[PROBLEM TO SOLVE]: Reproduce word for word the items starting at the one that contains "Casa Chiper - Apartament" and ending at the one that contains "Fattal Hotels Photo", leaving the pictures out of your answer.

[GIVEN DATA]:
++++++
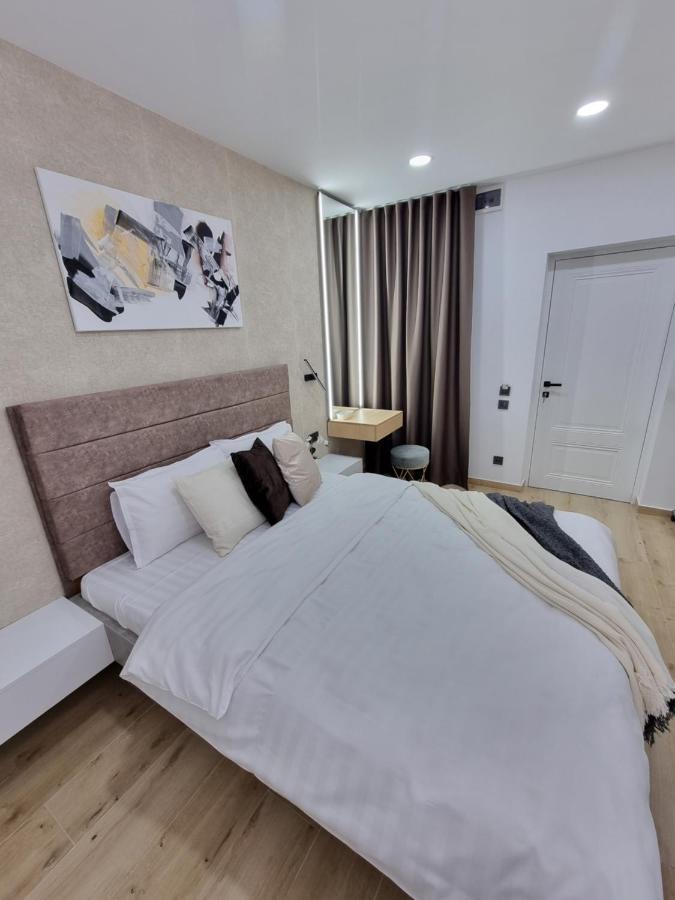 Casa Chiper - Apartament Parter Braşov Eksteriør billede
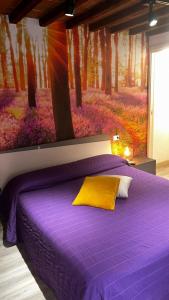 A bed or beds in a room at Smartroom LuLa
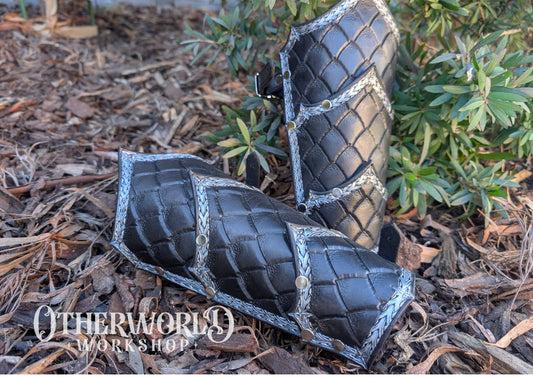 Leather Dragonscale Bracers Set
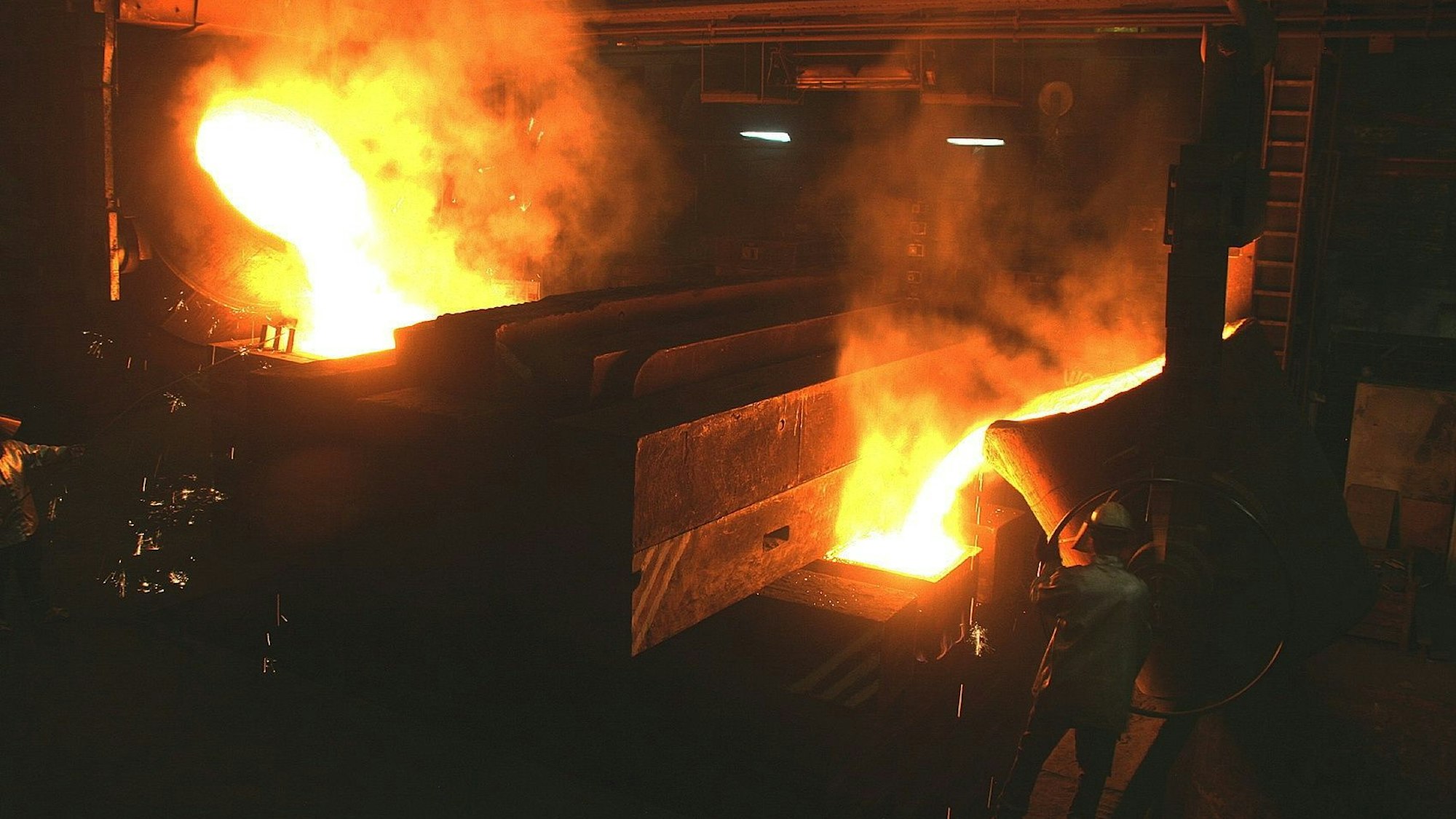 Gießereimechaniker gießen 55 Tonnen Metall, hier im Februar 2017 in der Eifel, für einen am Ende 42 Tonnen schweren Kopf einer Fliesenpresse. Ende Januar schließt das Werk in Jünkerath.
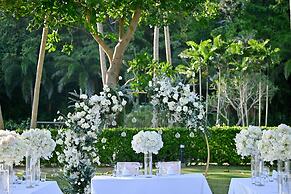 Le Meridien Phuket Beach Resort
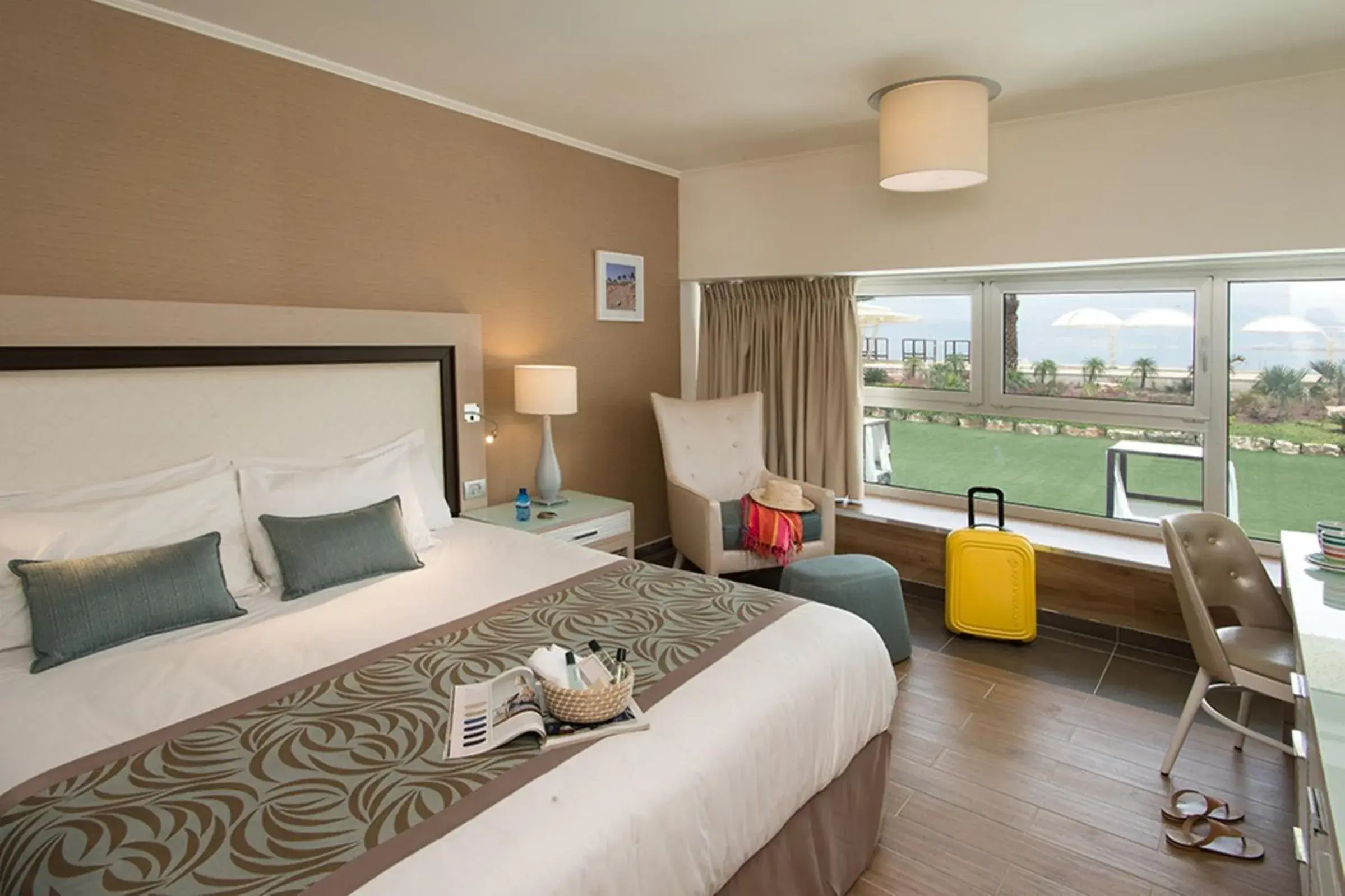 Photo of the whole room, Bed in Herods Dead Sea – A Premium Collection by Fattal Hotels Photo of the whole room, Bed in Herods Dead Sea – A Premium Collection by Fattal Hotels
++++++
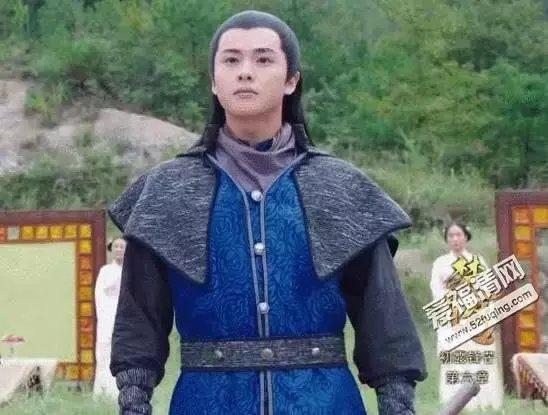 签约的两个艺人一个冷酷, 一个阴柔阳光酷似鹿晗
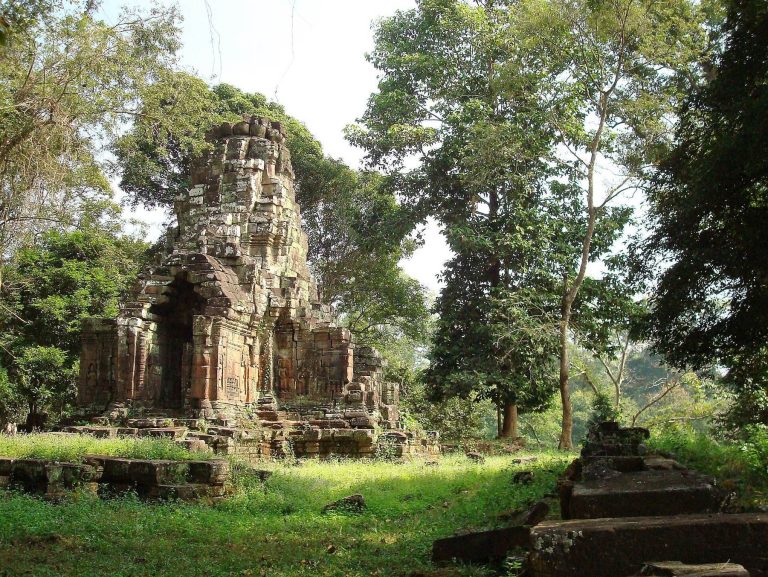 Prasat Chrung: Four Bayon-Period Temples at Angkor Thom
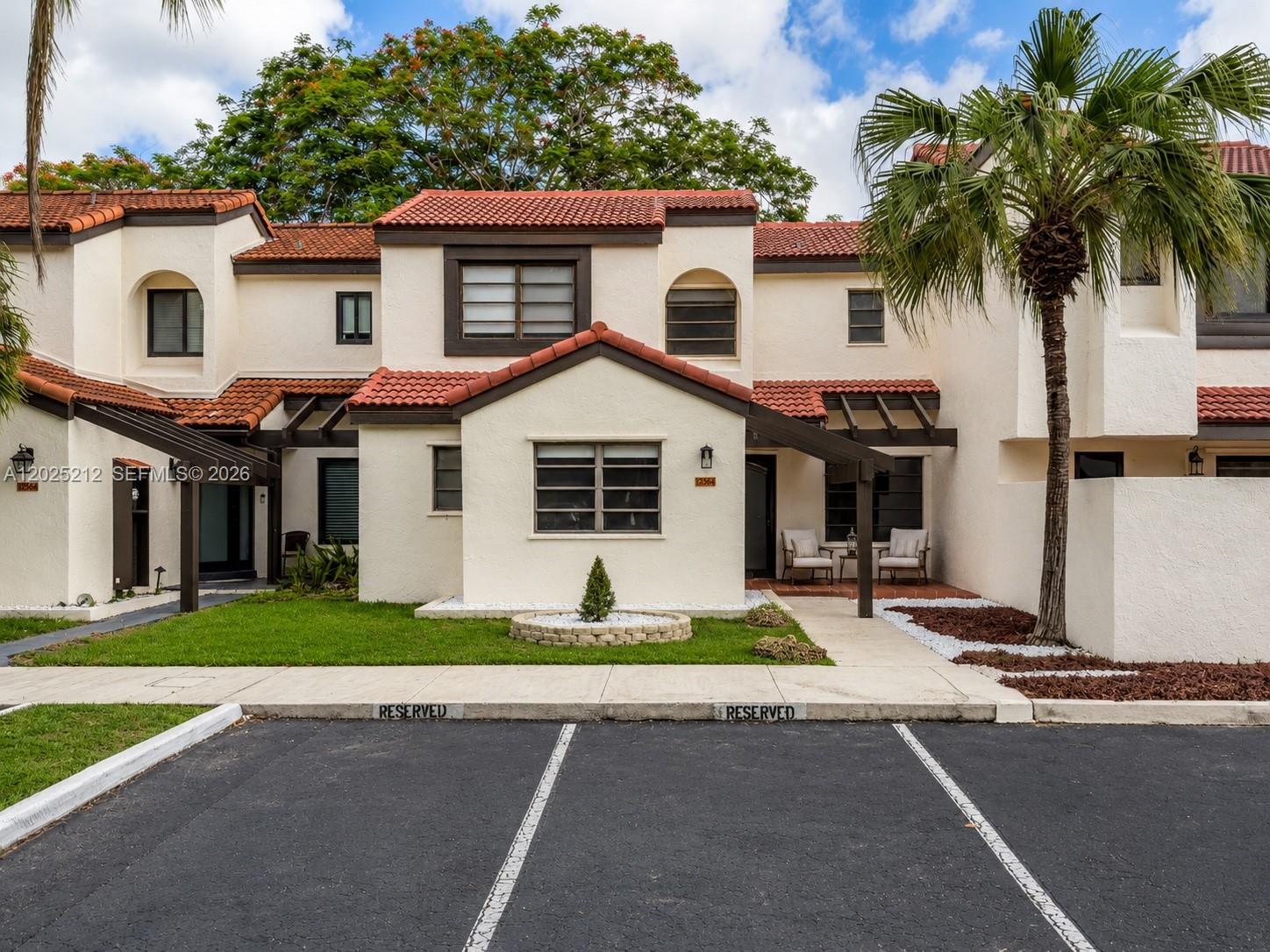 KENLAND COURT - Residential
++++++
[EXPECTED ANSWER]:
 Casa Chiper - Apartament Parter Braşov Eksteriør billede
 A bed or beds in a room at Smartroom LuLa
 Leather Dragonscale Bracers Set
 Gießereimechaniker gießen 55 Tonnen Metall, hier im Februar 2017 in der Eifel, für einen am Ende 42 Tonnen schweren Kopf einer Fliesenpresse. Ende Januar schließt das Werk in Jünkerath.
 Le Meridien Phuket Beach Resort
 Photo of the whole room, Bed in Herods Dead Sea – A Premium Collection by Fattal Hotels Photo of the whole room, Bed in Herods Dead Sea – A Premium Collection by Fattal Hotels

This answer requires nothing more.